Czterech z nich zostało zamordowanych przez NKWD w latach 1939 i 1940. To Jan Feliks Czekałło, naczelnik ZK w Łowiczu w latach 1931-1932, zamordowany w Wilnie we wrześniu 1939 r., Zygmunt Rzepecki, sanitariusz w ZK w Łowiczu od 1932 r., zamordowany w Katyniu, Ignacy Stachlewski, strażnik w ZK w Łowiczu od 1922 r., zamordowany w Kalininie, i Marian Władyka, naczelnik ZK w Łowiczu w latach 1935-1937, zamordowany Charkowie.
Natomiast dwóch zmarło w 1945 r. w sowieckim obozie Baskaja. To Bolesław Heller, podkomisarz Straży Więziennej ZK w Łowiczu od 1944 r., i Tomasz Zieliński, przodownik Straży Więziennej ZK w Łowiczu od 1944 r.
W obecności zaproszonych gości i kadry kierowniczej łowickiego Zakładu Karnego tablicę odsłonili płk. Jacek Lenart, dyrektor okręgowy Służby Więziennej w Łodzi, i dr Joanna Żelazko z łódzkiego oddziału IPN.
Ppłk Krzysztof Sznicer, dyrektor ZK w Łowiczu, przypomniał historię obiektu. Dawne więzienie mieściło się przy ul. Kurkowej. Powstało w 1916 r. jako więzienie karno-śledcze. Istniało przez cały okres II Rzeczpospolitej oraz w czasie II wojny światowej.

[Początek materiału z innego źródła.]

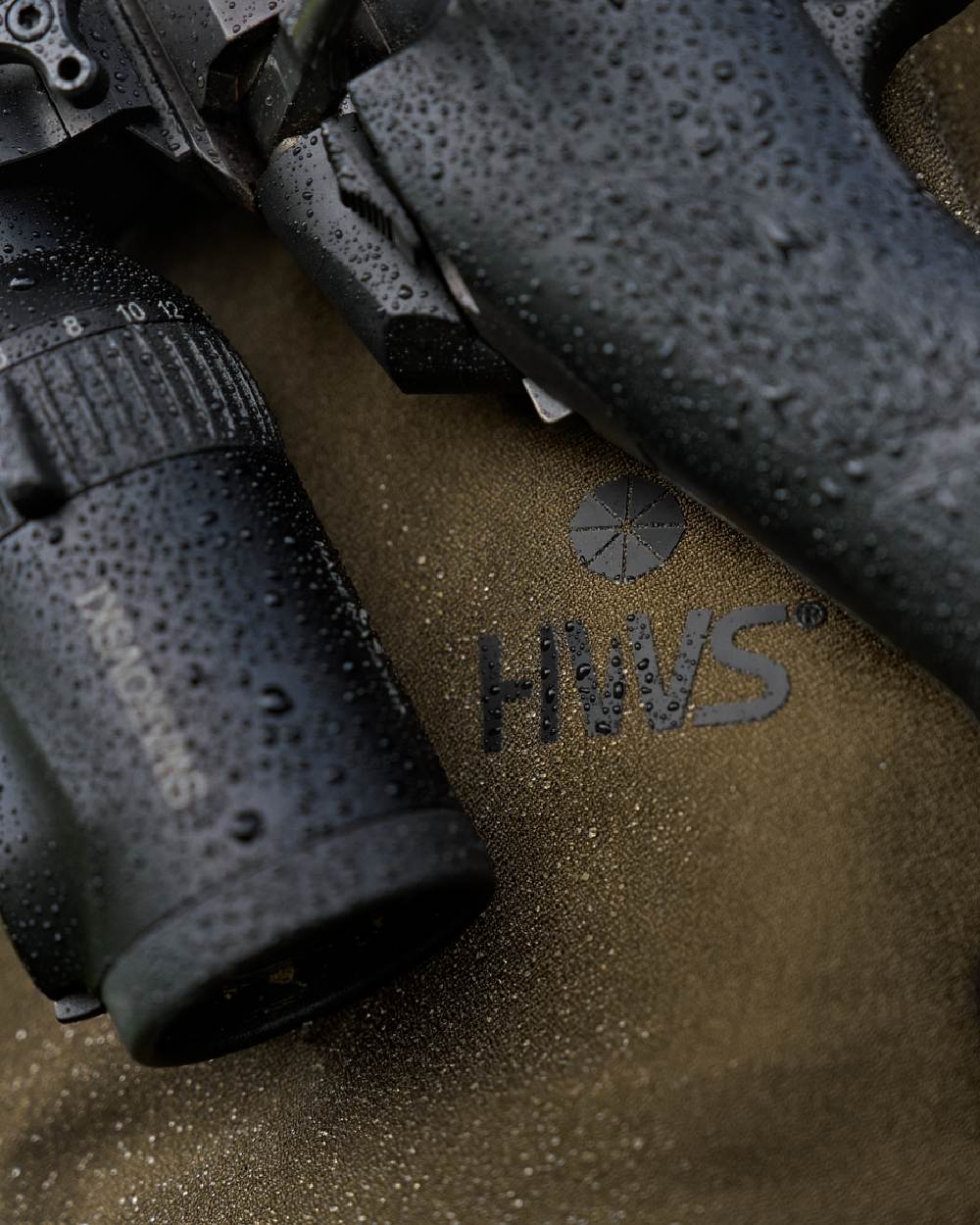 Hunting Green Coloured Harkila Finnmark HWS Trousers on blurry background #colour_hunting-green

Po opuszczeniu miasta przez Niemców kontrolę nad więzieniem przejęły NKWD i UB. Osadzono w nim wrogów władzy ludowej z kręgu AK i Szarych Szeregów. Istnieją dowody na to, że znaczna część załogi łowickiego więzienia należała do konspiracyjnych struktur AK. Aresztowania funkcjonariuszy Straży Więziennej i represje wobec nich nie były zatem przypadkowe.
Tablicę poświecił bp Wojciech Osial. - Ofiara tych ludzi uczy nas miłości do ojczyzny. Oni swoje życie oddali tej służbie. Dla nas jest to wielkie zobowiązanie, abyśmy tej ofiary nie zmarnowali - mówił biskup.